Someday, your kid’s credit score will be his or hers alone. But in the meantime, if you want to give her a running start, there are things you can do to make sure those all-important digits start high, so your kid will work to maintain the scores rather than to build credit from scratch, which can be difficult. Happily, there are some ways to do that without putting your entire credit line at risk in case of a little youthful, reckless behavior.
Always, your first task is to continue to educate your child about how to use credit as a financial tool — one that, like any other, can be misused with disastrous results. You can use everyday occurrences to teach kids about credit, says credit score expert Barry Paperno. “For example, when using a card in a restaurant, explain the chain of events (the restaurant gets the money for our meal from the bank, the bank sends me a bill each month, I pay the bill) and the consequences of paying versus not paying on time, both in terms of cost (finance and late charges) and credit rating/score, as well as the future difficulty of obtaining a credit card, renting an apartment or financing a car.”
Real-Life Financial Education
But with information only, and no experience actually handling a credit card, managing the temptation to overspend or paying the bill, your child doesn’t know how to manage credit any more than a student driver knows how to drive after studying a driver’s manual. The real learning comes from doing.
And, like the parent of a child with a learner’s permit, you may be a little afraid of what might happen with your inexperienced child in control. Only with credit, you won’t be sitting next to a learner; he will be in control. And you may want to do this sooner rather than later, particularly if you intend to add your child to your card as an authorized user (and give her a card).
Being added as an authorized user is one way people can establish credit, and young people seeking credit are often advised to ask their parents to add them as an authorized user. That means the child can use the card to make purchases, but is not responsible for repayment. If you’re considering that, it’s a good idea to clearly communicate expectations about how and when the card may be used and to establish spending limits — and to be prepared to rescind privileges if rules are not followed.
If your only goal is to establish a good score, “adding her as an authorized user to a ‘seasoned’ existing account with a good payment history and maintaining a low (25% or less) utilization percentage will probably provide the quickest bang for your buck credit score-wise,” Paperno said in an email.
But that puts your credit at risk, all the way up to your credit limit, and some parents may be reluctant to do that. If you are going purely for a high score, the option that carries the least risk for parents is to add your child as an authorized user without giving him the plastic or even the credit card number. “This would provide the benefits of a positive history without the risk of it being used recklessly by the child,” Paperno says. “The only downside to this method from an educational perspective is that the child doesn’t get much opportunity to show responsible behavior as when actually using a card.”
Other Ways to Build Credit
But there’s another way to put your kid in the driver’s seat: a secured credit card. With this strategy, you can have your son or daughter use money saved from babysitting, gifts or odd jobs to secure a credit card. And then monitor the account closely — and offer some coaching if necessary — to make sure he is establishing good habits.

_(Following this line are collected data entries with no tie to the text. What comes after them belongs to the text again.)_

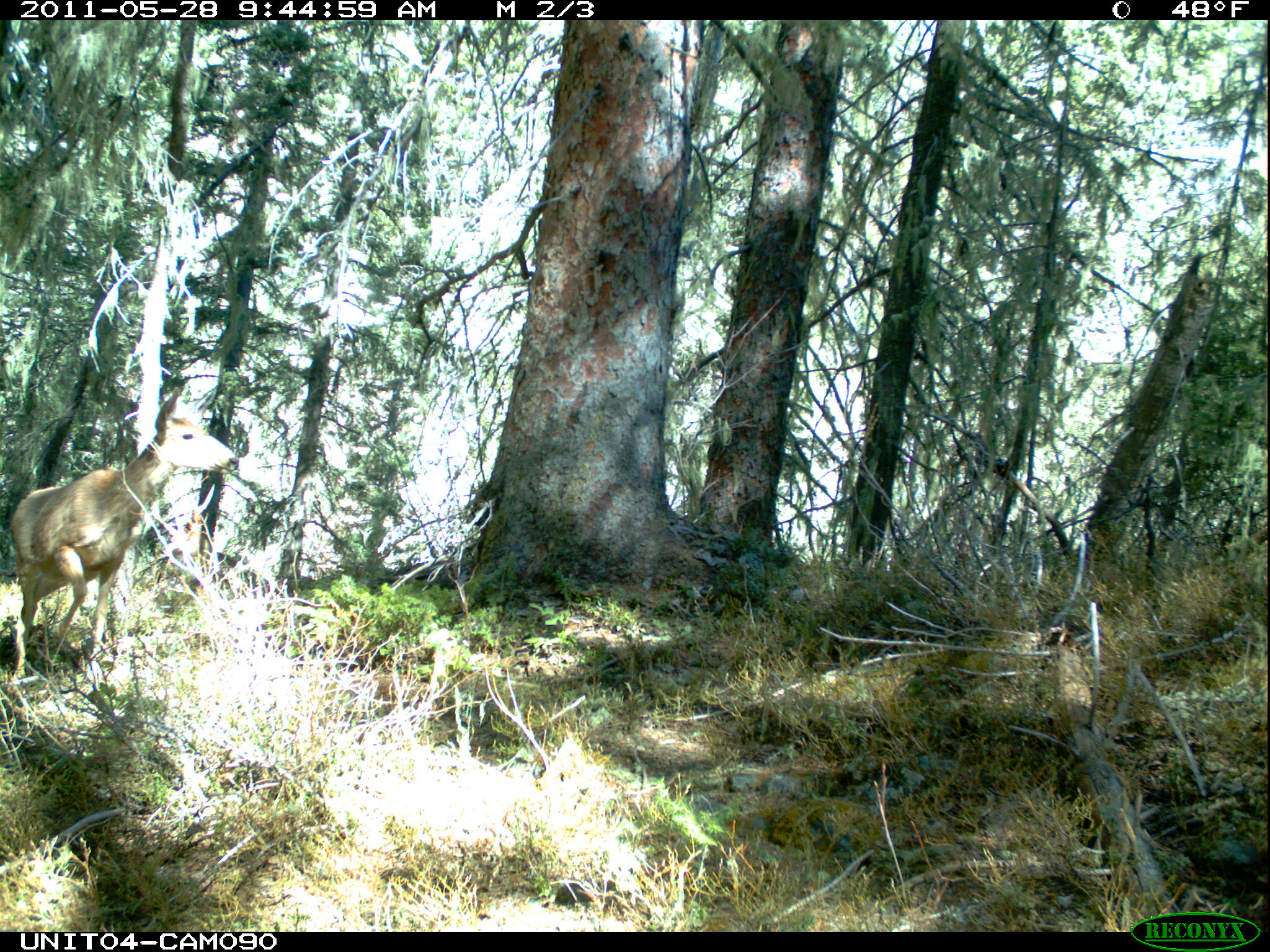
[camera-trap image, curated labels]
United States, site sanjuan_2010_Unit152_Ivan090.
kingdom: Animalia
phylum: Chordata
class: Mammalia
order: Artiodactyla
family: Cervidae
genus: Odocoileus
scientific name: Odocoileus hemionus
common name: mule deer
Odocoileus hemionus (mule deer).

“If the objective is to let her experience credit management firsthand, then a secured card is probably the way to go, as being the primary cardholder often requires a higher level of responsibility,” says Paperno. “In all cases, paying on time and keeping the balance within 25% of the limit will both lead to a very good credit score and good credit management skills.”

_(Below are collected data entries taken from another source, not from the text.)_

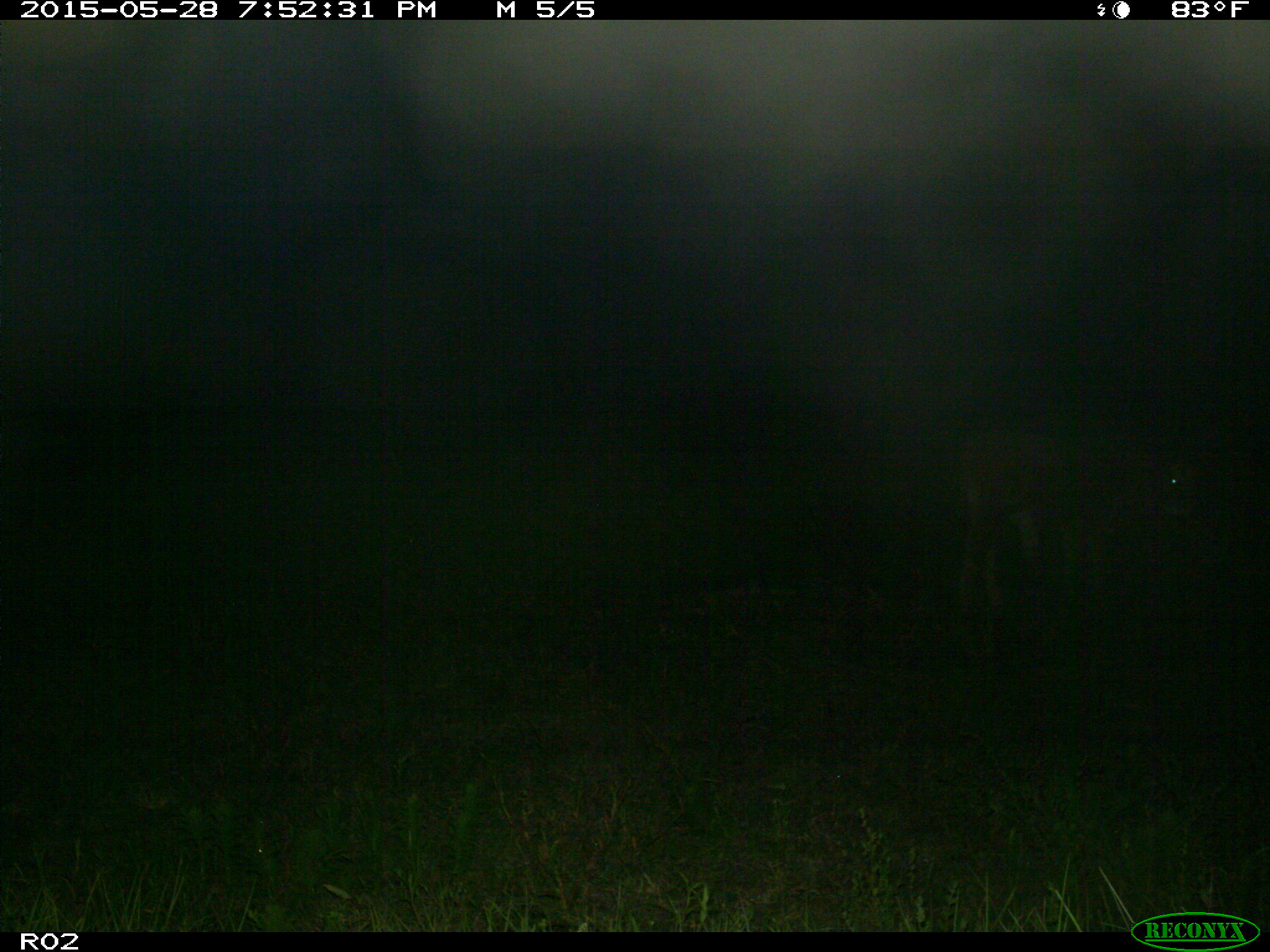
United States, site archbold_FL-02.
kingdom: Animalia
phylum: Chordata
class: Mammalia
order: Artiodactyla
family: Bovidae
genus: Bos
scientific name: Bos taurus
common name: domestic cow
Bos taurus (domestic cow).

And a parent who feels a bit more relaxed knowing the kid has developed the skills to stay safe in the financial world.
Once your kid has an established credit history, she should also learn how to proactively tend to it. Show her how to pull her credit reports, starting with her free annual credit reports, and how to read them for accuracy. Then, show her how to check her credit score — and see how the information on the credit reports corresponds to the score. If your kid wants to monitor his scores as he builds his credit, there are a number of paid and free services to choose from (one free service is Credit.com’s Credit Report Card, which offers two free credit scores and a credit report overview, updated monthly). Seeing how spending and payment behaviors affect one’s credit can be an invaluable lesson.